SUPPLIED DATA
※ ※ ※
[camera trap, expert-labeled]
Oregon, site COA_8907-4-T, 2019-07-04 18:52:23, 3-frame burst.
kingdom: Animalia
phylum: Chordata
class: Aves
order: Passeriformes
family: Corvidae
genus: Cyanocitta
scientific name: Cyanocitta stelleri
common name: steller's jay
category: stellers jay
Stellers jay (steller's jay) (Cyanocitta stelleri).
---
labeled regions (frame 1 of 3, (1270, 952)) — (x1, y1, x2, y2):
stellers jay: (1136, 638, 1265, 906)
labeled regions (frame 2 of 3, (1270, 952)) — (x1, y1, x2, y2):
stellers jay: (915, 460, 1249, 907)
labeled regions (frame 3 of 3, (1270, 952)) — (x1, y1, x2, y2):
※ ※ ※
WHAT YOU SHOULD DO
Your job is to retype all of the material exactly.

SOLVED PROBLEM
[camera trap, expert-labeled]
Oregon, site COA_8907-4-T, 2019-07-04 18:52:23, 3-frame burst.
kingdom: Animalia
phylum: Chordata
class: Aves
order: Passeriformes
family: Corvidae
genus: Cyanocitta
scientific name: Cyanocitta stelleri
common name: steller's jay
category: stellers jay
Stellers jay (steller's jay) (Cyanocitta stelleri).
---
labeled regions (frame 1 of 3, (1270, 952)) — (x1, y1, x2, y2):
stellers jay: (1136, 638, 1265, 906)
labeled regions (frame 2 of 3, (1270, 952)) — (x1, y1, x2, y2):
stellers jay: (915, 460, 1249, 907)
labeled regions (frame 3 of 3, (1270, 952)) — (x1, y1, x2, y2):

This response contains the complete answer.